Incluso no es exagerado decir que las acciones, decisiones, deseos y pensamientos pueden controlarse o impulsarse mutuamente. Esta dinámica de causa y efecto ni siquiera se observa. Por el contrario, se manifiestan como inferencias y conclusiones acerca de lo que sucedió, es decir, que se presentan en forma de pensamientos que aparecen y desaparecen.

En el Caso 1, la decisión aún puede ir acompañada de una pequeña sensación de libertad, claridad y amplitud. Y tal vez también acompañada por el pensamiento, "estoy eligiendo té, pero podría elegir libremente en su lugar café." Pero la sensación de libertad y el pensamiento "yo podría" también surgen espontáneamente. Es decir, la sensación de libertad no se elige libremente.

La persona no es el centro de la libertad.

La persona y el resto del mundo no se encuentra aparte de la conciencia en el que todas las cosas aparecen. La persona, la mente, el cuerpo y el mundo surgen como pensamientos, sentimientos y sensaciones. Estos no son más que objetos en la conciencia, y no son otra cosa que la conciencia misma. La persona no experimenta; la persona es experimentada. Como conciencia, somos Eso en que estos objetos aparecen. Pensamientos, sentimientos, sensaciones —estos objetos surgen del trasfondo de la conciencia silenciosa, subsisten en la conciencia, y vuelven a sumergirse en la conciencia. La conciencia en la que aparecen no es en sí misma un objeto sino el trasfondo de todos los objetos. Es nuestra verdadera naturaleza. Pero los objetos aparecen y desaparecen espontáneamente, sin autonomía. Ellos son impotentes y no pueden hacer nada por su cuenta. Los objetos no pueden poseer o contener libertad.

¿Existe la libertad?

La conciencia silenciosa en la que todos los objetos aparecen es la verdadera naturaleza de todas las cosas. La conciencia dice SÍ a todo. Incluso si un NO surge, la conciencia dice Sí al NO. La conciencia es sin resistencia, sin límites o bordes, sin rechazo y sin obstrucción. La conciencia no es libre, es la libertad misma. Lo que realmente somos no es la persona sino esta conciencia, esta libertad.

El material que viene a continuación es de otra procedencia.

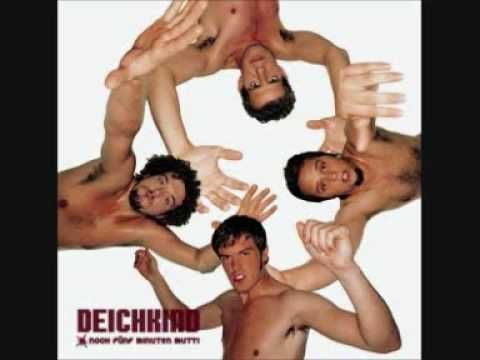 Deichkind - Remmidemmi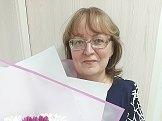 Ирина из Нижнего Новгорода знакомится для серьёзных отношений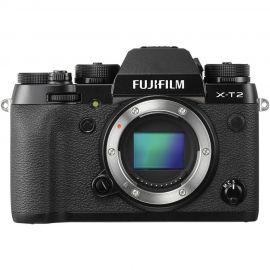 Fujifilm X-T2 Body Compact System Camera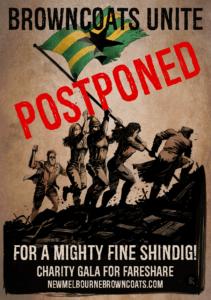 browncoat-gala-postponed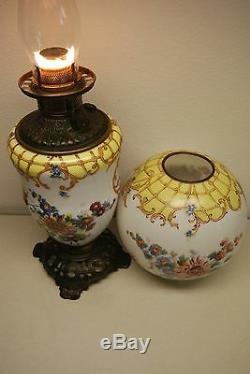 Antique Oil Kerosene Fostoria Glass Victorian Wild Daisy Corn Flower Gwtw Lamp
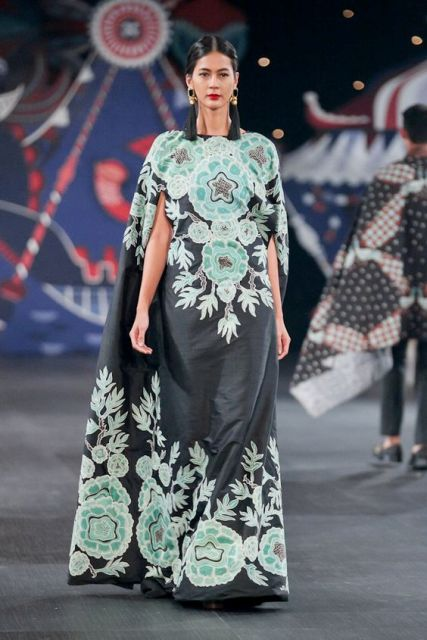 Gaun Batik Model Long Dress 2019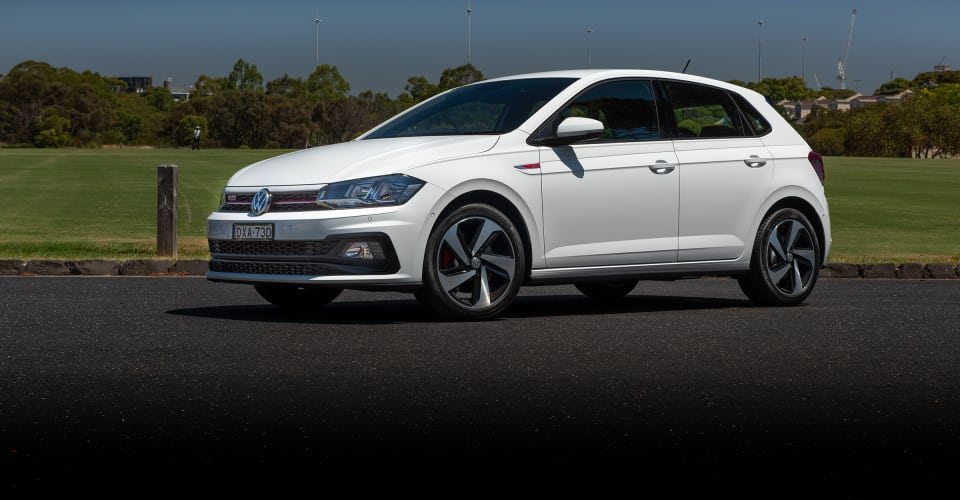 2019 Volkswagen Polo GTI review | CarAdvice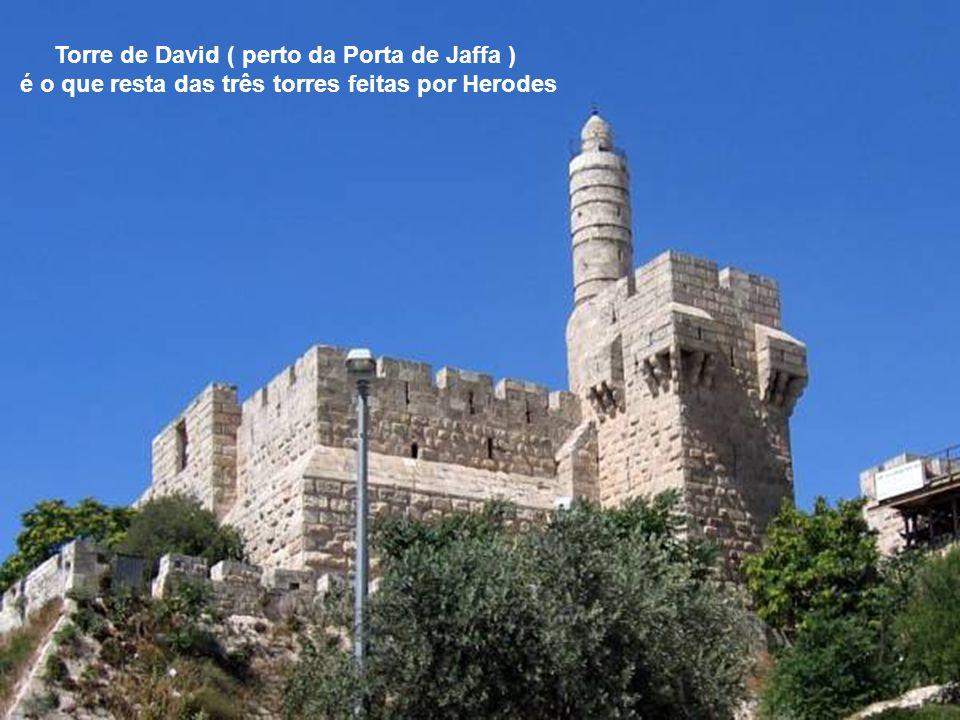 Porta de Jaffa na muralha de Jerusalém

La persona quiere asumir esta libertad, hacerla suya, contemplarla, estar presente para usar y disfrutar de ella. Pero a pesar de este deseo, desde la perspectiva de la persona, la persona nunca puede ser dueña de Eso en que la persona aparece.

¿Qué hay de las enseñanzas que enfatizan el libre albedrío?

Todas las religiones y sistemas éticos se basan en esa idea. Ramana Maharshi dijo a un interlocutor que todas las acciones están determinadas excepto la capacidad de indagar en nuestra verdadera naturaleza.

¿No es el Caso 2 de arriba diferente del Caso 1?

A veces, las enseñanzas y exhortaciones acerca de la libertad personal es un paso hermoso, eficaz y necesario para liberarse de la idea de ser una persona. Una persona que adopta de forma prematura la enseñanza del "no-libre albedrío" puede caer en la depresión y la conducta antinómica. "Tienes que ser alguien antes de poder ser nadie". Las enseñanzas sobre el libre albedrío toman prestado de la libertad lo que somos. Entre los muchos objetos que surgen en el espejo de la conciencia, surgen algunos objetos como imágenes de espejos. Estas imágenes son tomadas como representaciones de su origen. Como un espejo que aparece en un espejo, la enseñanza de Ramana sirve como un puntero a la libertad. El Caso 2 no es diferente en este aspecto del Caso 1. Como objetos, todos los casos y sus personajes, y todas las enseñanzas y todo discurso (¡incluso éste!) no son libres o autónomos por sí mismos, sino que surgen de la libertad y consisten en la libertad.

La persona nunca es libre.

Como conciencia, nunca estamos limitados.